┌─ Dataset

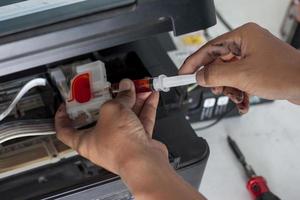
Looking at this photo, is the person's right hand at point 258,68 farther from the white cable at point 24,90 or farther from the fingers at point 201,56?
the white cable at point 24,90

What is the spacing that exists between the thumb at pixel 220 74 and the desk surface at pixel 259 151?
24 centimetres

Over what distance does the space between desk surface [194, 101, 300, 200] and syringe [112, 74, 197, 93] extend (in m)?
0.25

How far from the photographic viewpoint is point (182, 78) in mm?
567

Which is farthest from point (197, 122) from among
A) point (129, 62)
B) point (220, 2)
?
point (220, 2)

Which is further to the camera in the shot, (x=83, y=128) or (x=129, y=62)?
(x=129, y=62)

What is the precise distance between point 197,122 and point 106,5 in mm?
399

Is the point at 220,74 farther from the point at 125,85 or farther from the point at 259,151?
the point at 259,151

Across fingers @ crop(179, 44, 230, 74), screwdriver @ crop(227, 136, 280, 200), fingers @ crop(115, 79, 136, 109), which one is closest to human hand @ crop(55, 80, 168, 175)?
fingers @ crop(115, 79, 136, 109)

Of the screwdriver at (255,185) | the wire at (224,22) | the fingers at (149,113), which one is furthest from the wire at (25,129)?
the wire at (224,22)

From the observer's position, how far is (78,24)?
47cm

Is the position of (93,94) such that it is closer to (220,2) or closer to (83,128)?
(83,128)

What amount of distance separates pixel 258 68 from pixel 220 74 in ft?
0.15

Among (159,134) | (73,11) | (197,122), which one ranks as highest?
(73,11)

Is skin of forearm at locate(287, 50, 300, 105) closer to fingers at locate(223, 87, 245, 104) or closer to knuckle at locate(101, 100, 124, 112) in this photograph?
fingers at locate(223, 87, 245, 104)
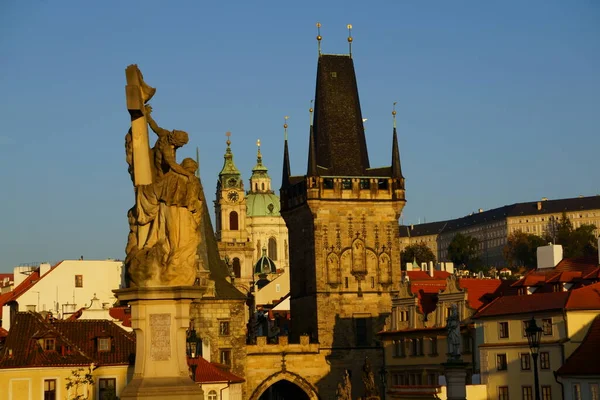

└─

• Task brief: Switch every "desk surface" in the data above to "table top" and write out the rest of the data unchanged, leaving out the pictures.

• Answer below:
Looking at this photo, is the person's right hand at point 258,68 farther from the white cable at point 24,90 or farther from the fingers at point 201,56?
the white cable at point 24,90

What is the spacing that exists between the thumb at pixel 220 74 and the table top at pixel 259 151?
24 centimetres

Over what distance does the space between table top [194, 101, 300, 200] and syringe [112, 74, 197, 93] extend (in m)?
0.25

How far from the photographic viewpoint is point (182, 78) in mm?
567

Which is farthest from point (197, 122) from among
A) point (129, 62)
B) point (220, 2)
?
point (220, 2)

Which is further to the camera in the shot, (x=83, y=128) or (x=129, y=62)?
(x=129, y=62)

What is the precise distance between point 197,122 and point 106,5 in mm?
399

Is the point at 220,74 farther from the point at 125,85 or farther from the point at 259,151?
the point at 259,151

Across fingers @ crop(179, 44, 230, 74), screwdriver @ crop(227, 136, 280, 200), fingers @ crop(115, 79, 136, 109), which one is closest to human hand @ crop(55, 80, 168, 175)?
fingers @ crop(115, 79, 136, 109)

Of the screwdriver at (255,185) | the wire at (224,22) | the fingers at (149,113), which one is furthest from the wire at (25,129)?
the wire at (224,22)

From the observer's position, how far is (78,24)?
47cm

Is the position of (93,94) such that it is closer to (220,2) or closer to (83,128)?
(83,128)

What amount of distance separates pixel 258 68 from pixel 220 74 in ft?
0.15

Among (159,134) | (73,11) | (197,122), which one ranks as highest?
(73,11)

Is skin of forearm at locate(287, 50, 300, 105) closer to fingers at locate(223, 87, 245, 104) or closer to knuckle at locate(101, 100, 124, 112) in this photograph?
fingers at locate(223, 87, 245, 104)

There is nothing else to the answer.